Copy out all of the material, swapping every instance of "nearest" for "closest" and changing nothing else. Leave the pictures out.

-.-.-

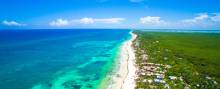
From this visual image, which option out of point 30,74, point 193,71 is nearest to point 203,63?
point 193,71

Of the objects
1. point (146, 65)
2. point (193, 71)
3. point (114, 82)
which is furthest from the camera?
point (146, 65)

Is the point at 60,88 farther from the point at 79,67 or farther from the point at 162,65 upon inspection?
the point at 162,65

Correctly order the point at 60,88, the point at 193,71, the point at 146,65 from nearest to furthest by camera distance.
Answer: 1. the point at 60,88
2. the point at 193,71
3. the point at 146,65

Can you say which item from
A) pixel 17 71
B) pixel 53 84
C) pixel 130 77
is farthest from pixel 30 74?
pixel 130 77

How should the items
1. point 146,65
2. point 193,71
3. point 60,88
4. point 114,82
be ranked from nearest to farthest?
point 60,88 < point 114,82 < point 193,71 < point 146,65

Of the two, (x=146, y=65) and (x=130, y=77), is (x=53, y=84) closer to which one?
(x=130, y=77)

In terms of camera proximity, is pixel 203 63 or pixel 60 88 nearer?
A: pixel 60 88

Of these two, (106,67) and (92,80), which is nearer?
(92,80)

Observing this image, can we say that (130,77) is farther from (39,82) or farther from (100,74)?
(39,82)

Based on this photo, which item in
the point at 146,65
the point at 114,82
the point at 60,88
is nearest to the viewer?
the point at 60,88
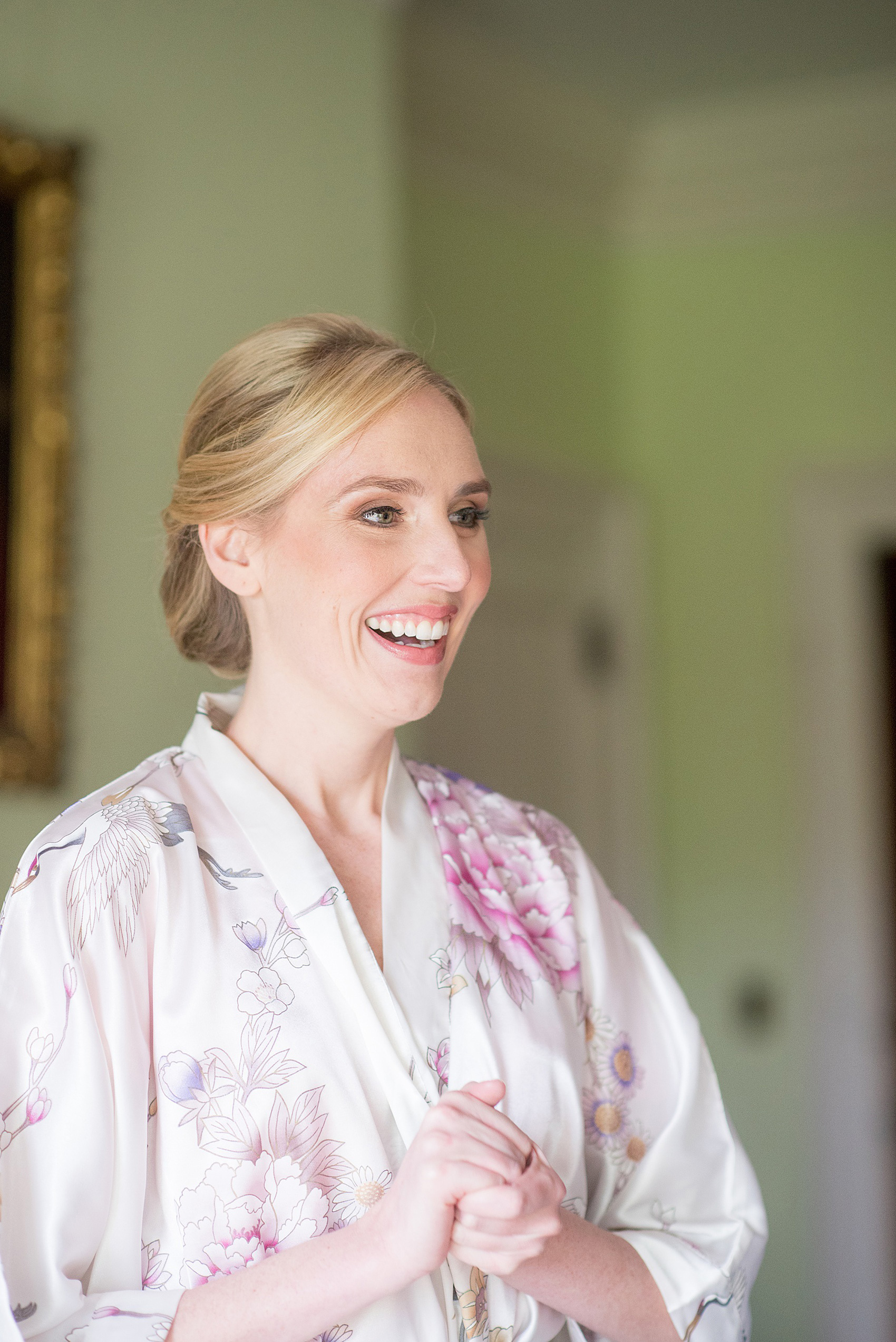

-.-.-

* **The answer**:
From this visual image, which option out of point 30,74, point 193,71 is closest to point 203,63?
point 193,71

Of the objects
1. point (146, 65)
2. point (193, 71)
3. point (114, 82)
which is furthest from the camera?
point (146, 65)

Is the point at 60,88 farther from the point at 79,67 or farther from the point at 162,65 upon inspection?
the point at 162,65

Correctly order the point at 60,88, the point at 193,71, the point at 146,65 from closest to furthest by camera distance.
Answer: 1. the point at 60,88
2. the point at 193,71
3. the point at 146,65

Can you say which item from
A) pixel 17 71
B) pixel 53 84
C) pixel 130 77
is farthest from pixel 30 74?
pixel 130 77

How should the items
1. point 146,65
2. point 193,71
3. point 60,88
4. point 114,82
be ranked from closest to farthest?
point 60,88 < point 114,82 < point 193,71 < point 146,65

Of the two, (x=146, y=65) and (x=130, y=77), is (x=53, y=84) closer to which one?
(x=130, y=77)

In terms of camera proximity, is pixel 203 63 or pixel 60 88 nearer?
A: pixel 60 88

Of these two, (106,67) and (92,80), which is nearer?
(92,80)

Observing this image, can we say that (130,77) is farther from (39,82) or farther from (100,74)?
(39,82)

Based on this photo, which item in
the point at 146,65
the point at 114,82
the point at 60,88
is closest to the viewer?
the point at 60,88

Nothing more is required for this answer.